Acting Commissioner of the Metropolitan Police Service Craig Mackey (Photo by AFP)
Experts, who helped recovering remains after the September 11 terror attack in New York, are now helping police investigating London’s Grenfell Tower fire, which in scale and complexity is comparable to 2001 attack in the US, according to UK
London’s deputy police commissioner, Craig Mackey, said the “extraordinary size” of the potential crime scene at the 24-story tower made it necessary to call upon experts, who worked on the aftermath of the 9/11 disaster in New York.
Mackey said it was necessary to call on American experts because they have experience of work in a “comparable” operation. “The people we’re taking advice from — which gives you an idea of the complexity — are some of the people who worked on 9/11 and the fall of the towers.”
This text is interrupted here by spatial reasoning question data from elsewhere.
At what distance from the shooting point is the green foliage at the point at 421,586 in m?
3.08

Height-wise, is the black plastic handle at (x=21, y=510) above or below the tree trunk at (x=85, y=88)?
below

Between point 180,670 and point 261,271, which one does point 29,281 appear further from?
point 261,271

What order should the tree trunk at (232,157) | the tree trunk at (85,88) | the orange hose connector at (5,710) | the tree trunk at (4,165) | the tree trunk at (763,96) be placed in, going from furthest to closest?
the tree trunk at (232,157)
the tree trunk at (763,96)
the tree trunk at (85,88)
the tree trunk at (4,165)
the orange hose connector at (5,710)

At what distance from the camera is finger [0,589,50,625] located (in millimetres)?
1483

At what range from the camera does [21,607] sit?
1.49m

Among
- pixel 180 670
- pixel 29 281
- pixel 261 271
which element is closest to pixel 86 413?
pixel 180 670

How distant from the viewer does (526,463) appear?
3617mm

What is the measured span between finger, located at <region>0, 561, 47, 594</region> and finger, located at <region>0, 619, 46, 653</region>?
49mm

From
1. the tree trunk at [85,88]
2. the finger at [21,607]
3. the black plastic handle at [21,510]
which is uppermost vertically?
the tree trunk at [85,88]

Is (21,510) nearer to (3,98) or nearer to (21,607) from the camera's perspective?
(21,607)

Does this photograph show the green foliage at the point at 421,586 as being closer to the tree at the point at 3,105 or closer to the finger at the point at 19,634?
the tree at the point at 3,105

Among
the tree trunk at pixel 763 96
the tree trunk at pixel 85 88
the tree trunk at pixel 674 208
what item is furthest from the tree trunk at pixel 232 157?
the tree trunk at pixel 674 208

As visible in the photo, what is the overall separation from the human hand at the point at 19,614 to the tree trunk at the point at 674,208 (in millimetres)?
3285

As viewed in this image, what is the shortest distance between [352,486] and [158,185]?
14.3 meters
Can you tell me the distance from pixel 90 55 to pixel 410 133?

The Grenfell Tower, home to many Muslim residents, turned to ashes after a massive fire engulfed it in the early hours of June 14 and killed at least 80 people.
People looking up towards the Grenfell Tower which was burning in a fire on June 14, 2017. (Photo by AFP)
Despite fears in the community that many more residents of the tower had died, Mackey said police were confident that the final death toll from the fire would not vary substantially from its current estimate.
Police have so far identified 39 bodies, but Mackey suggested the remains of many others might never be recovered.
He further said that some 200 UK police officers have been “sifting and working” through 15 tons of debris and will be working until the end of this year “to try and desperately identify parts of people so we can reunite [them with their families].”
“This is one of the most complex recovery operations we’ve seen,” said the senior officer. About 255 people are said to have survived the disaster.
In the wake of the fire, hundreds of households in north London tower blocks had been told to temporarily leave their homes to allow “urgent fire safety works” to take place.
Firefighters had said that they could not guarantee the safety of the buildings.
The September 11, 2001 attacks brought down the twin towers of the World Trade Center in New York and killed almost 3000 people.
Now more than 100 of those evacuated from tower blocks on the Chalcots estate in Camden, refuse to return until they receive further assurances about their tower safety.
Following an initial inspection of tower blocks, Sajid Javid, Camden’s Communities and Local Government Secretary said they have found “multiple fire safety inspection failures.”
Javid also said “literally hundreds of fire doors were missing” from the north London tower blocks.
The evacuated residents are now demanding detailed documentation relating to the inspections and the reasons they were moved out in the first place.
“The residents do not want to move in on the say-so of Camden council,” said Robert Kukaj, who set up a Facebook group allowing residents to voice their concerns about this issue.
“We’ve been living for years in an unsafe place, we want an independent professional body with no ties to local authorities to make an inspection,” he added.